What are your favorites japanese movies? Any advices?

It wouldn’t do much good to list my favourite films or directors, because most of them are familiar names – even a far less exposed name like Sogo Ishii will be familiar to anyone reading this. My advice would be to look beyond the established categories for Japanese cinema, especially at contemporary dramatic films like Strawberry Shortcakes, Moon and Cherry, Vibrator, Not Forgotten, Sex Is No Laughing Matter, Scoutman, Heart Beating in the Dark, and It’s Only Talk. And their directors, people like Ryuichi Hiroki, Hitoshi Yazaki, Yuki Tanada, Shunichi Nagasaki, Makoto Shinozaki, Masato Ishioka and Nami Iguchi.

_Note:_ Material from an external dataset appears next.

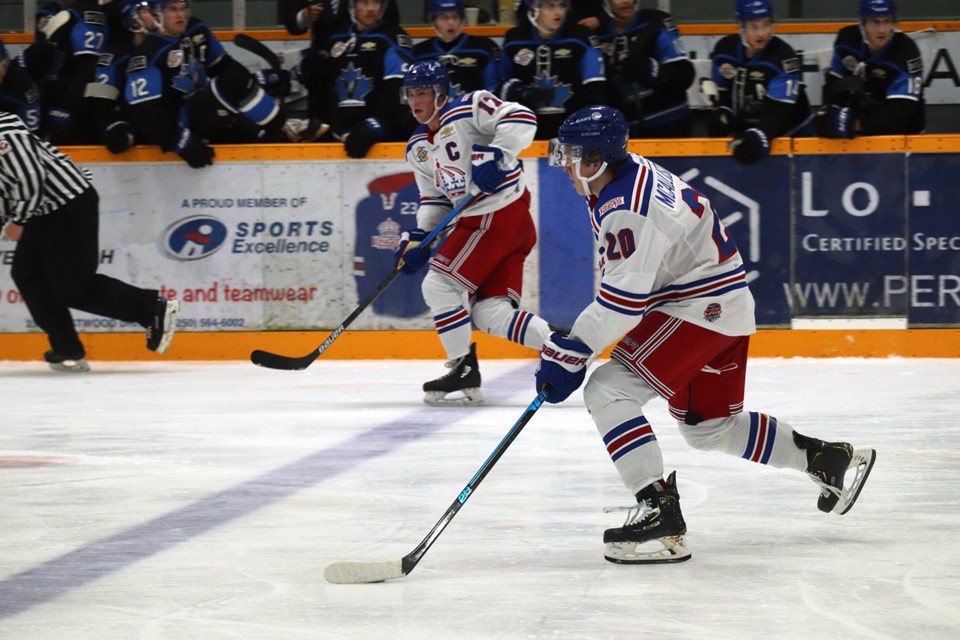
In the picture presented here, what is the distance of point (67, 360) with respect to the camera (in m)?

Of course, there needs to be a way to watch these films, and that’s not always obvious. In France the entire distribution network for foreign, non-Hollywood cinema seems to be centered around what gets selected for Cannes. Anything that isn’t in a top festival doesn’t stand a chance of getting released. Take a film like Vibrator: it’s based on a novel that was translated into French and as far as I know the novel did quite well – so why some enterprising distributor doesn’t pick it up for release in France is beyond me. There are other ways to promote films than getting them into Cannes! The recent developments in manga fandom is opening up new avenues for the distribution of Japanese films, and while I find the whole phenomenon, again, too formatted and self-restrictive, it is succeeding in creating a model for a form of distribution that completely bypasses establish gatekeepers like festival programmers and film critics, which is a good thing. As a result, a very interesting film like Sakuran can get theatrical release in France – and I hope that’s just the beginning.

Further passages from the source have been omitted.